• _以下の課題_
1. 株価暴落についての文章から、「この発言が市場に安心感を与え、株価反発のきっかけとなったのです。」を含む語句で始まり「株価が急落すると、誰でも不安になりやすいです。」で終わる部分を、一字一句そのまま書き写してください。
2. 株価暴落についての文章をもとに、次の問いに答えよ。
(a) 植田ショックの下落率はいくらとされているか。
(b) 底とされている日付はいつか。
(c) 講演で「市場が不安定な状況では利上げをしない」と明言したのは誰か。
3. 株価暴落についての文章を、最後の文の後から続けて書け。

• _掲載文_
━━━━━━━━━━
ここでは以下のように定義してチャート、データを見ていきます。
定義
- 2024.7/31:下落開始(植田総裁が利上げを決定)
- 2024.8/5:底
- 2024.8/6:植田ショック終了(ここから急上昇、V字回復)
- 2024.9/2:回復(2004.7/31の株価を基準)
- 数値は終値
ポイント
- 下落率:-19.5%
- 下落幅:-7,643.25
- 下落期間の日数:5日
- 植田ショック終了までの日数:6日
- 回復までの日数:33日
このショックは珍しくV字回復した事例です。
株価急落後、日銀副総裁の内田眞一氏が講演で「市場が不安定な状況では利上げをしない」と明言し、追加利上げを封印する姿勢を示しました。
この発言が市場に安心感を与え、株価反発のきっかけとなったのです。

トランプ関税ショック
この記事を作成時、現在進行形で続いています。
ある程度収まったら更新していきます。

株価暴落時の投資家マインドセット
この章では株価暴落時の投資家マインドセットについて解説します。
暴落時に求められるマインドセット
冷静さを保つための具体的な方法
株価が急落すると、誰でも不安になりやすいです。
まずは深呼吸し、パニック状態を避けましょう。
ニュースやSNSを見すぎると不安が増すため、情報収集は信頼できる媒体に限定し、時間も決めておくのが効果的です。
また、事前に「●%下がったらどうするか」など明確なルールを決めておくと、感情に流されずに済みます。
━━━━━━━━━━
• _表示された情報_
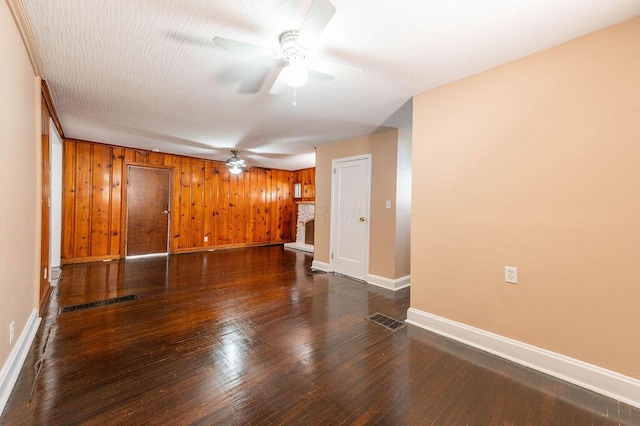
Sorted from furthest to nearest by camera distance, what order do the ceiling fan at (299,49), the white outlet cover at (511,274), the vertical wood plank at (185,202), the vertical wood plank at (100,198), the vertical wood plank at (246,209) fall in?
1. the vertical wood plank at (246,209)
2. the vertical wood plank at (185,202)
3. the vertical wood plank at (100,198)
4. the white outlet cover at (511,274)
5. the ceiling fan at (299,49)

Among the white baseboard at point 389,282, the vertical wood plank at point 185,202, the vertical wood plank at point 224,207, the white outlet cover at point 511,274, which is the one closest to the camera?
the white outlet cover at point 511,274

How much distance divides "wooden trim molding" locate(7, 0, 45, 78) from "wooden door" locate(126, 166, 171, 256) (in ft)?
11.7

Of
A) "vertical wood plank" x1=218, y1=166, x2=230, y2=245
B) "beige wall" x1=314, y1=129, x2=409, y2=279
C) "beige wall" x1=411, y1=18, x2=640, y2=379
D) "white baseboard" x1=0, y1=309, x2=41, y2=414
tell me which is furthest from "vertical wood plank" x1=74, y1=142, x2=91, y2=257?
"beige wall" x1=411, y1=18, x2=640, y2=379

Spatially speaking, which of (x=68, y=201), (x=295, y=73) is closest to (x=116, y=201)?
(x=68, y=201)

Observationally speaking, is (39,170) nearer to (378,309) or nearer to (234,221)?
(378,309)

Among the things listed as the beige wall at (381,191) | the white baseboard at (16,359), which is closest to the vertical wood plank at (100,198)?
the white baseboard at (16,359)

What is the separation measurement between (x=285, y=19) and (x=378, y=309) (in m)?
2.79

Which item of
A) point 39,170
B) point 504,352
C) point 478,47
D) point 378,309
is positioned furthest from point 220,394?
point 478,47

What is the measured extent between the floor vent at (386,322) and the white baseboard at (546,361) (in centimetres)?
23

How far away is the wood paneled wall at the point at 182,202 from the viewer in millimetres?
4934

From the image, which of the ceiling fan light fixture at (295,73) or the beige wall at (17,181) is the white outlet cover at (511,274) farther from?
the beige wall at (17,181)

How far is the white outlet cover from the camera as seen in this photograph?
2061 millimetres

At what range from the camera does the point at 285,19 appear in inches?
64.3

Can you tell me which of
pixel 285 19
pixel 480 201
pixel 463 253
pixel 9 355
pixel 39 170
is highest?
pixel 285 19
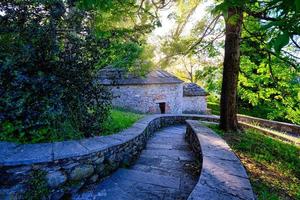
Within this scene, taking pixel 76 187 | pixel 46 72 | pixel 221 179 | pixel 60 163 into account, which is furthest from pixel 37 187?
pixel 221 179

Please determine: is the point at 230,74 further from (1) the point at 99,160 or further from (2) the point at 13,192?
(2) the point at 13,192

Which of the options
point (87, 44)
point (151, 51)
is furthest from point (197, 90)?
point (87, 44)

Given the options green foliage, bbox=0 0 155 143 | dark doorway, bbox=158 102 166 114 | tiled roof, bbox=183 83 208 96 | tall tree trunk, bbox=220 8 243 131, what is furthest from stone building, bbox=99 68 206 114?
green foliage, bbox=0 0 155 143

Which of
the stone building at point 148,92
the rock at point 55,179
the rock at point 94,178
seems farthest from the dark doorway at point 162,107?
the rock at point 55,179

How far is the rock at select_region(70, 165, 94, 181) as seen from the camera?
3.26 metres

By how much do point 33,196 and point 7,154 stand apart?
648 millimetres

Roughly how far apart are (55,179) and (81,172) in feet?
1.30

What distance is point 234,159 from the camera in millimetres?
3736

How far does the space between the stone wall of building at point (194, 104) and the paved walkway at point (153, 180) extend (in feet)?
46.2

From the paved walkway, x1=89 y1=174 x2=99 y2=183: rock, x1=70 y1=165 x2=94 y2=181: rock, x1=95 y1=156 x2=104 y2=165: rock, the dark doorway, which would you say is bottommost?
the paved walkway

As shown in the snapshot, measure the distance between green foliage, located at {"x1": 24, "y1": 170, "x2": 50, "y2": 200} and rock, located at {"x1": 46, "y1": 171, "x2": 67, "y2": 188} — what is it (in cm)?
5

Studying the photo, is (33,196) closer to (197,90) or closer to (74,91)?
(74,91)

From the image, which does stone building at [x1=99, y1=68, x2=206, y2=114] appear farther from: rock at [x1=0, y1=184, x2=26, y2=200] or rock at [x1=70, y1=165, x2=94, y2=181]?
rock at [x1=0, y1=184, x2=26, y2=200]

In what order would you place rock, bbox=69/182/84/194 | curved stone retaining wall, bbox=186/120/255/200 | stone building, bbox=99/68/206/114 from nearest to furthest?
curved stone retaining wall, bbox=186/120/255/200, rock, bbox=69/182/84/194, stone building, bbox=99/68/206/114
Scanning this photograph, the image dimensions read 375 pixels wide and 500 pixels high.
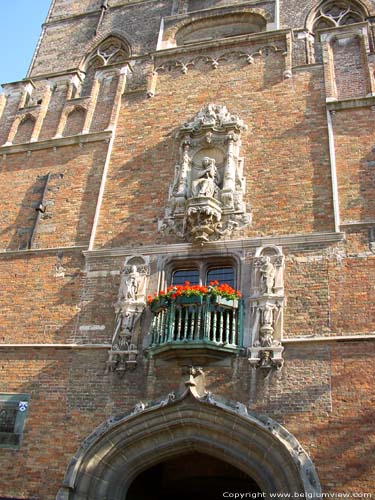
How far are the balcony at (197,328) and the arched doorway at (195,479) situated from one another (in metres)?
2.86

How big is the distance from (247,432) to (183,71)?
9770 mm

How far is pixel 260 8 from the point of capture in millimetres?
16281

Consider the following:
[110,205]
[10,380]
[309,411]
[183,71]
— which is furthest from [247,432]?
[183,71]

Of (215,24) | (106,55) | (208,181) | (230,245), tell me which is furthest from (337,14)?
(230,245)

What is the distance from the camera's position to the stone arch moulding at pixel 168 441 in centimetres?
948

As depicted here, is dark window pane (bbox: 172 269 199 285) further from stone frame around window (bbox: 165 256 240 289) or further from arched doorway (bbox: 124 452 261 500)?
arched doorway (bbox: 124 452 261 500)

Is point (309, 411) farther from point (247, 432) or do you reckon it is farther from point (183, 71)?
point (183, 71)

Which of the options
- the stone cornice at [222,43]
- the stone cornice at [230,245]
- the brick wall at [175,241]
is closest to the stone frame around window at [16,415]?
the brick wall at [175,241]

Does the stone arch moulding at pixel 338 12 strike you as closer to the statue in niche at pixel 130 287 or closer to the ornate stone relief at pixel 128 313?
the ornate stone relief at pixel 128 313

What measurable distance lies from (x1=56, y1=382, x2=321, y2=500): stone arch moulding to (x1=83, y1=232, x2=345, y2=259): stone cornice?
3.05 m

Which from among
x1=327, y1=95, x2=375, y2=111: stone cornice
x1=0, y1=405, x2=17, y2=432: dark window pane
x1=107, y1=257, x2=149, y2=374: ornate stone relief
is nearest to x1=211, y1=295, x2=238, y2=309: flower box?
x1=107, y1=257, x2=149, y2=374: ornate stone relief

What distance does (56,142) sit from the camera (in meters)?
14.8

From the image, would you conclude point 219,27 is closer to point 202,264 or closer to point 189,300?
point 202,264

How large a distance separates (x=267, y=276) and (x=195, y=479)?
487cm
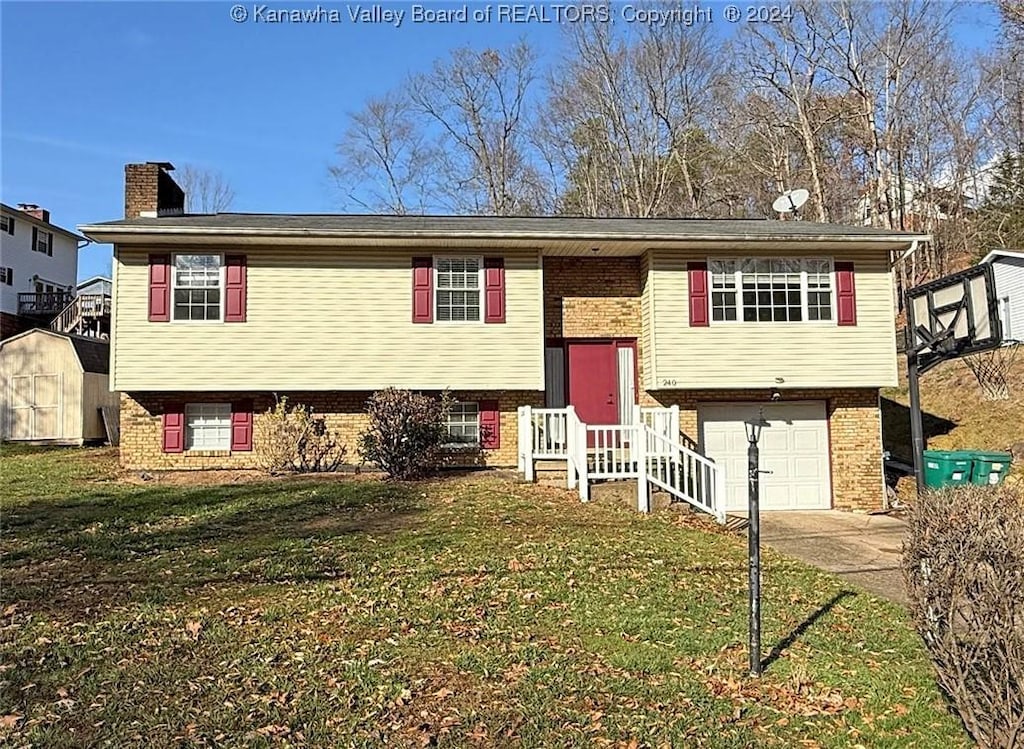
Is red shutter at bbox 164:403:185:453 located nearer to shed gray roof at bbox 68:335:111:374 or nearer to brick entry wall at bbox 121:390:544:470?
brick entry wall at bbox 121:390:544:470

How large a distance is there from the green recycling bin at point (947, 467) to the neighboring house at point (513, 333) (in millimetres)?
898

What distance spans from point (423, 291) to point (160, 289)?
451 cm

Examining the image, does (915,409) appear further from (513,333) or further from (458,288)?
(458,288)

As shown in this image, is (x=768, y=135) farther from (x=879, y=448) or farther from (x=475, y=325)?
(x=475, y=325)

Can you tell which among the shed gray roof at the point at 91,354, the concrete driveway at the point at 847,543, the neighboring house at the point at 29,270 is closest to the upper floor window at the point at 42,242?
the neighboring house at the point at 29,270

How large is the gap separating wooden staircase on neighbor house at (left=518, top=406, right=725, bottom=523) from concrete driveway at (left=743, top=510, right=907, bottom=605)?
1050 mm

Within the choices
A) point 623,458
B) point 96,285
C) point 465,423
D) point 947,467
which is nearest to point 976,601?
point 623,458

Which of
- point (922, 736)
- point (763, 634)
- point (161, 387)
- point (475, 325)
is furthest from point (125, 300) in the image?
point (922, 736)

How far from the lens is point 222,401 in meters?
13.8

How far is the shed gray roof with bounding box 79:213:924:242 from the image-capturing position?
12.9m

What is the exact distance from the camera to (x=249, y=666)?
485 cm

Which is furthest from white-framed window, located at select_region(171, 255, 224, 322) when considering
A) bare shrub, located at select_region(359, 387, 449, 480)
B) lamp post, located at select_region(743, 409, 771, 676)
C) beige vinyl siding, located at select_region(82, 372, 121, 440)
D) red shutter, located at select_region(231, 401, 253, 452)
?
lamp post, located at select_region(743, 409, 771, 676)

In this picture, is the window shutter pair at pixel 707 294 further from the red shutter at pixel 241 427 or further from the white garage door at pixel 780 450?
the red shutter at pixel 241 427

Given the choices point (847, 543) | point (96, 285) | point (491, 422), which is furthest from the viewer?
━━━━━━━━━━
• _解答結果_
1.
この発言が市場に安心感を与え、株価反発のきっかけとなったのです。

トランプ関税ショック
この記事を作成時、現在進行形で続いています。
ある程度収まったら更新していきます。

株価暴落時の投資家マインドセット
この章では株価暴落時の投資家マインドセットについて解説します。
暴落時に求められるマインドセット
冷静さを保つための具体的な方法
株価が急落すると、誰でも不安になりやすいです。

2.
(a) -19.5%
(b) 2024年8月5日
(c) 日銀副総裁の内田眞一氏

3.
過去のデータや暴落後の回復事例を知っておくことも、冷静さを保つ助けになります。
長期的視点で市場を見る重要性
短期的な値動きに一喜一憂せず、5年後・10年後の資産形成を意識しましょう。
株価は歴史的に何度も暴落を経験していますが、そのたびに回復し、長期的には成長してきました。
リーマンショックやコロナショックのような大暴落も、数年で株価は元に戻り、新高値を更新しています。
「今の下落は投資の一部」と考え、慌てて売却せずに持ち続けることが、最終的なリターンにつながります。
分散投資によるリスク軽減の意義
一つの銘柄や資産に集中すると、暴落時のダメージが大きくなります。
株式・債券・不動産・金など、異なる資産や地域に分散して投資することで、リスクを抑えられます。
例えば株式が下がっても、他の資産が値上がりする場合があり、全体の損失を和らげてくれます。
分散投資は、暴落時でも資産の安定化に役立つ基本戦略です。

まとめ
ポイント
- 暴落の原因は景気後退や政策変更、投資家心理の悪化など多岐にわたる
- 近年は電子取引の普及で世界同時に影響が波及する傾向が強い
- 暴落時は冷静な判断と長期的な視点、分散投資が重要となる
- 歴史を学び、暴落をチャンスと捉える姿勢が資産形成につながる
今回は過去の株価暴落・ショックについて説明してきました。
暴落・ショックは予測できませんし、予測できていたら暴落にはなりません。
なので、暴落のあとの対処の方が肝心です。
過去の暴落・ショックのデータをもとに、自分はどうするか、戦略をたてれるようにしましょう。